Market resolves yes if a major Chinese AI developer (e.g., Tencent, DeepSeek, Baidu, 01, Alibaba, ByteDance, others that seem unlikely to totally fraud) announces evaluation results for a model which tie or surpass OpenAI's o3 December 20th results on any one of the following:
SWE-Bench Verified: 71.7%
Codeforces: 2727 Elo
AIME 2024: 96.7%
GPQA Diamond: 87.7%
Frontier Math: 25.2%
ARC-AGI Semi-Private: 87.5%
Aggressive test time scaling is allowed. Pass@1, as this appears to be what OpenAI did (but I'm not totally sure this makes the most sense, or what to do if this is ambiguous). Benchmark contamination is a concern, but this market will resolve based on stated performance, whether or not benchmark contamination is suspected.
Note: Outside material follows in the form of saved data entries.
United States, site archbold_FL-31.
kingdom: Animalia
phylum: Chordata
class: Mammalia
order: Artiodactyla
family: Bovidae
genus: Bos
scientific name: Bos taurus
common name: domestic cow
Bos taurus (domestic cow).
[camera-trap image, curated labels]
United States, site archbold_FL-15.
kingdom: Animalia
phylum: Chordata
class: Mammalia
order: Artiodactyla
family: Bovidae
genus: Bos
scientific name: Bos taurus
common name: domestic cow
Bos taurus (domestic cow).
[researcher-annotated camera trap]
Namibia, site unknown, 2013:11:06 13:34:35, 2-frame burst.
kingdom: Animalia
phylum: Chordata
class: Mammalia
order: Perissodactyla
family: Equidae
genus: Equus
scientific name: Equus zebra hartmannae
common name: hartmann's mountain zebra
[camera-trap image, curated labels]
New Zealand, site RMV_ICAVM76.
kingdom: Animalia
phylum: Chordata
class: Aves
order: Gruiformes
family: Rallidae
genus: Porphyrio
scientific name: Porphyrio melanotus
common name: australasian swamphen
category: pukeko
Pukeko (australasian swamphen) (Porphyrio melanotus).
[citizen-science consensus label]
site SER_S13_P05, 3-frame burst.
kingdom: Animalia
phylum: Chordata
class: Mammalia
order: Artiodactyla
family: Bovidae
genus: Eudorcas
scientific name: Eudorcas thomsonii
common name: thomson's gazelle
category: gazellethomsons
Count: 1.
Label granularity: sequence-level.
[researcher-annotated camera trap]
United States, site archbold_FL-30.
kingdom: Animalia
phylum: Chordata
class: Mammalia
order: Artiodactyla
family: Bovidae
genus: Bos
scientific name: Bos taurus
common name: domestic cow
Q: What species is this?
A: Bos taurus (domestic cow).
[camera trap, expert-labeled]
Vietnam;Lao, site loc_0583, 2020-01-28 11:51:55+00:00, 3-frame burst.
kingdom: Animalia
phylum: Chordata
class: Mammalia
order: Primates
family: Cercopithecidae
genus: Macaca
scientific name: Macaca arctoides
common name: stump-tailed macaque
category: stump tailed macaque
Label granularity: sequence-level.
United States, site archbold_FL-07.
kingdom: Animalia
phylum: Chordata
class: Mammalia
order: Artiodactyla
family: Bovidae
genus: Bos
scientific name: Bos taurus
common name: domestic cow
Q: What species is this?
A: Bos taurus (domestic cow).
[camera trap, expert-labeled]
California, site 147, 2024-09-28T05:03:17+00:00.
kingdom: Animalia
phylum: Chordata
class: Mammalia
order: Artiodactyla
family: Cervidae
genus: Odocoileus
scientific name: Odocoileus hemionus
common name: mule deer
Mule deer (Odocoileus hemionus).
It looks like DeepSeek is going to release a new base model now / in the next couple days. The chat version of it has early results on the Aider coding benchmark which are slightly above 3.5-sonnet (below o1). They are a pretty substantial improvement from DeepSeek Chat V2.5 (17.8% --> 48.4%). That is, it seems like they're recently working with a non-RL model which is much better than the previous one.
DeepSeek's previous reasoning model, deepseek-r1-lite-preview does well on many benchmarks:
That model is likely based on either 2.5, or potentially even a smaller model (rumor that it's a smaller model).
So the update here is: they have shown that they can do the RL thing and get decent results, we now have strong evidence that they have stronger base models to apply this to which they have not yet done publicly. It's still a real time crunch to see if they can get that done by end of January, and it's not clear it will match o3 performance, but it seems plausible IMO.